Each side of the table is divided up into an action field, where powerful gladiators can attack and protect others from attacks, and a support field, where less powerful gladiators and supporting minions usually reside. Between waves, cards can move between the two fields as needed.

Some of the game mechanics are recognizable from previous games such as Magic: The Gathering - cards are "set" when activated, being rotated ninety degrees to show that they have been used, which is identical to "tapping" in Magic. However, the turns of previous CCGs are not present in Ophidian, instead replaced by the Flow.

===The Flow===
The Flow is the momentum-based system that replaces turns in Ophidian, and allows both players to be active at one time, one "with the Flow" and the other without it. All actions are either positive (denoted by a plus), or negative (denoted by a minus). Players can play only when they have the Flow, and whilst positive actions allow one to keep the Flow and play additional actions, a negative Flow action gives Flow to the opponent. It is also possible to expend cheer to change an opponent's positive action into a negative action, and thus force a change in control of the Flow. Certain actions (responses) can be played even without the Flow.

When both players have no further actions to take, the Wave (round) ends, with both sides taking a breather. When the next Wave starts, the Flow begins with the player who has the most damage on his or her gladiators (both alive and dead).

= = = = =

-- Directions --
1. List every term that the text about Ophidian places in quotation marks.
2. Translate this sentence from the text about Ophidian into Spanish: "Between waves, cards can move between the two fields as needed."
3. According to the text about Ophidian, which player has the Flow at the start of a new Wave?

-- Dataset content --
= = = = =

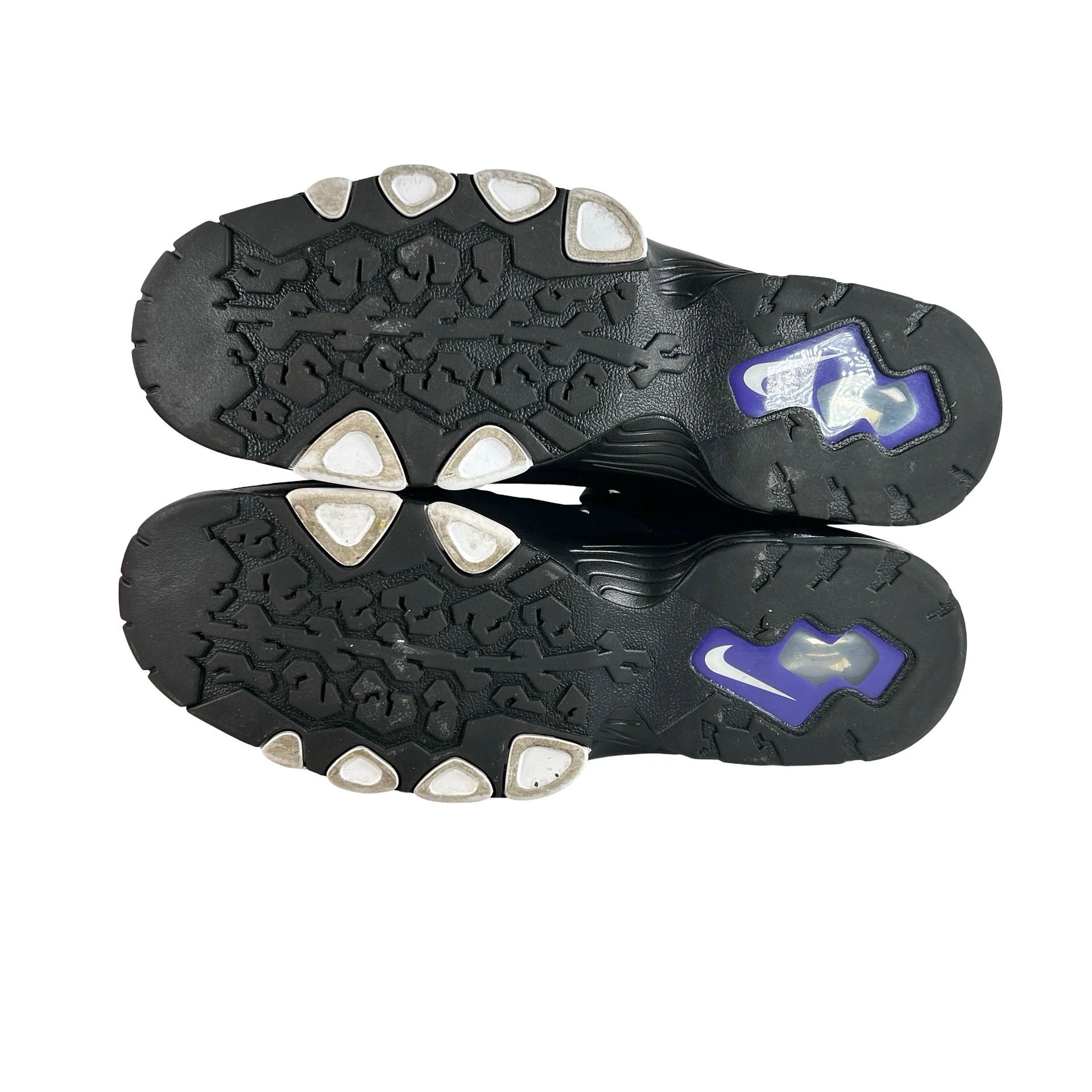 CZ7871 001 Nike Air Max 2 CB 94 Black White Purple (2020) [USED] - 14 M (Used2) - Image 6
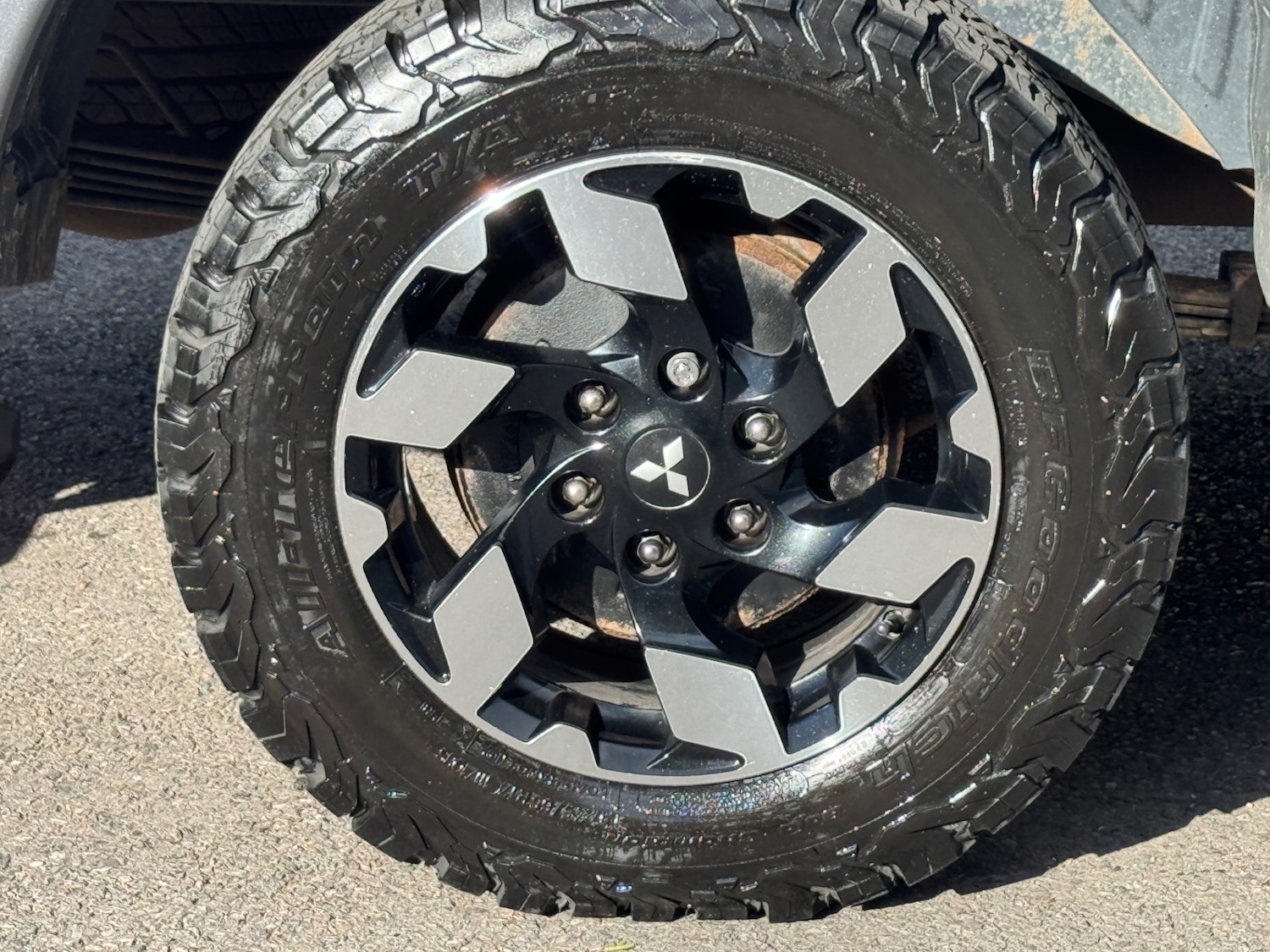 Used Mitsubishi L200 2015 for sale - 75982151: Photo 23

= = = = =

-- Replies --
1.
"set"
"tapping"
"with the Flow"

2. Entre oleadas, las cartas pueden moverse entre los dos campos según sea necesario.

3. The player with the most damage on his or her gladiators, both alive and dead.